◆ **Selected passage**:
# # # #

If you compile and run ExtrSim_MoreOutputs.c, additional output files will be generated:

  • CohLocs...txt has 2*T rows, where T is the number of MC steps. Each column shows the bead indices to which an extruder is bound. Ex., [1 10 50; 100 32 52] means three extruders were bound, one at beads 1-100, one at 10-32, and one at 50-52.
  • CohLife...txt has T rows, where T is the number of MC steps. Each column shows the current residence time of a given cohesin (in units of MC steps). The columns correspond to the same cohesins as the columns in the previous file. Using the same example above, if this file reads [90 40 2], then the cohesin currently at beads 1-100 has been bound to the chain for 90 MC steps, the cohesin at 10-32 has been bound for 40 MC steps, and the cohesin at 50-52 has been bound for 2 steps.
  • CohLocsEach_<Suffix>_<LoopNumber>.txt is similar to the CohLocs...txt file, but it only contains the bead indices to which a single extruder is bound. Each line is a new MC step. The <LoopNumber> increases as more cohesins bind to the chain, meaning there could be hundreds or thousands of these files by the end of a long simulation.
  • CohFluc_<Suffix>_<LoopNumber>.txt is similar to the previous file, but instead records the center of mass of the cohesin bond (x,y,z components). Each line is a new MC step.

Additional information

The ExampleSubmission.joblst file has an example for how to start a simulation on an HPC system with a SLURM scheduler. The data.InitConformation file has the conformation of a single linear Kremer-Grest bead-spring polymer with 1000 beads. Note that two bond styles are used: the standard FENE bond a softer FENE bond to represent cohesin. in.FirstSteps is a LAMMPS input file used by the full simulation to run ${InitSteps} molecular dynamics integration steps before extrusion starts, where ${InitSteps} is <InitialMDTau>/<t_int> from the simulation parameters dictated by the user at runtime. This LAMMPS input file specifices a theta-like implicit solvent (if there was no extrusion) using a Lennard-Jones pair potential between beads.

# # # #

◆ **Source data**:
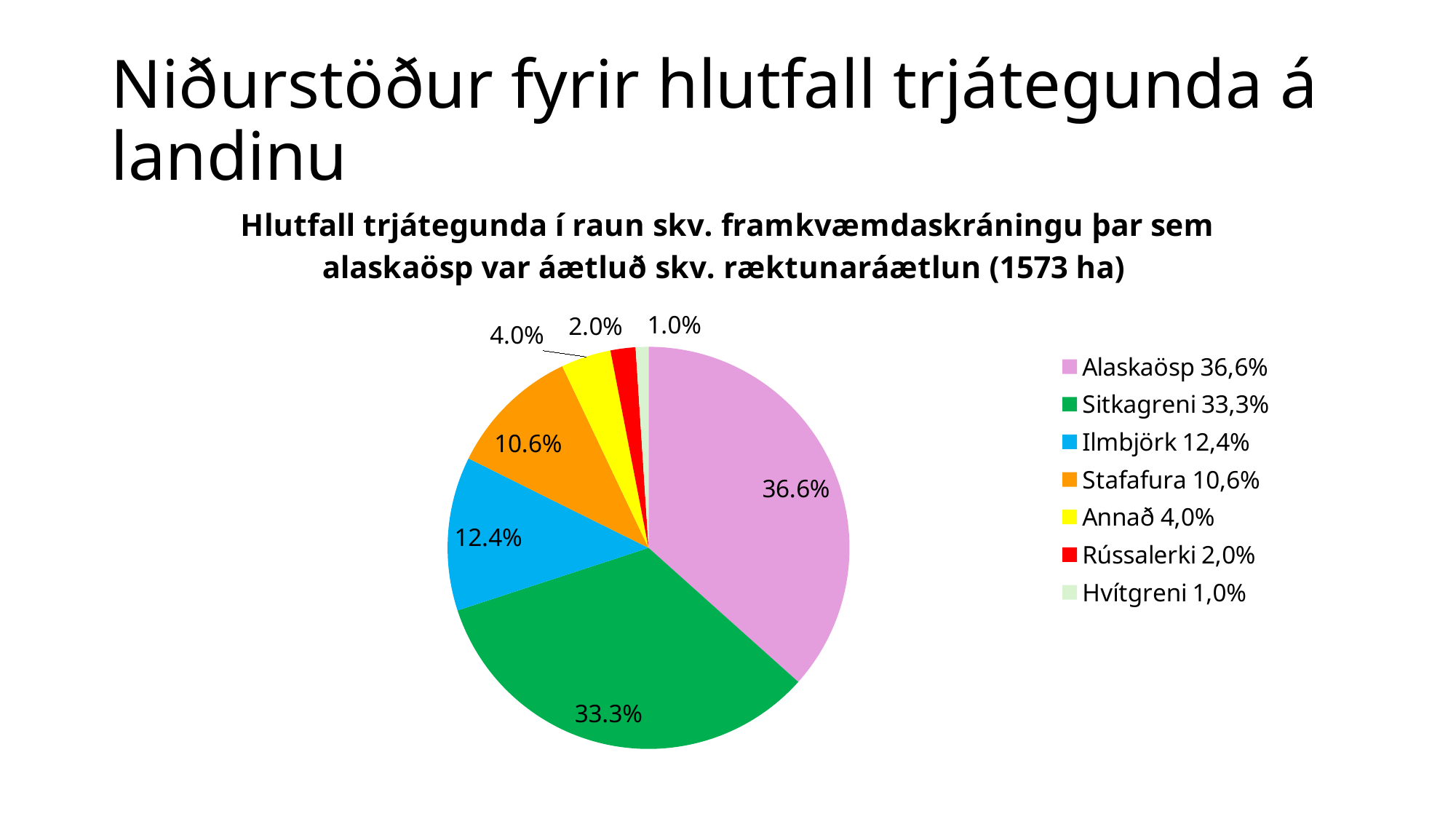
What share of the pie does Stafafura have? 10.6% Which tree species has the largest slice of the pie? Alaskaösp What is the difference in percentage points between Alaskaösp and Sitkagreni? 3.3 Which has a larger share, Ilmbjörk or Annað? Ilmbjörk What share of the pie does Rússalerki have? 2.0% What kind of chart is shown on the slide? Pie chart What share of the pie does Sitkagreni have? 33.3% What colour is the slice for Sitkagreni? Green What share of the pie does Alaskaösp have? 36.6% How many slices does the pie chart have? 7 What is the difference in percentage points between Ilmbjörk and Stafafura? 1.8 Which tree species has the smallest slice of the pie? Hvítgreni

# # # #

◆ **Brief 1**: According to the passage on ExtrSim_MoreOutputs.c, why could a long simulation end up with hundreds or thousands of CohLocsEach_<Suffix>_<LoopNumber>.txt files?
◆ **Brief 2**: In the passage on ExtrSim_MoreOutputs.c, how many beads does the polymer in the data.InitConformation file have?

◆ **Your solution 1**: Each of these files holds the bead indices of only a single extruder, and the <LoopNumber> in the file name increases as more cohesins bind to the chain. Over a long simulation, many cohesins bind, so hundreds or thousands of these files can build up.

◆ **Your solution 2**: 1000 beads.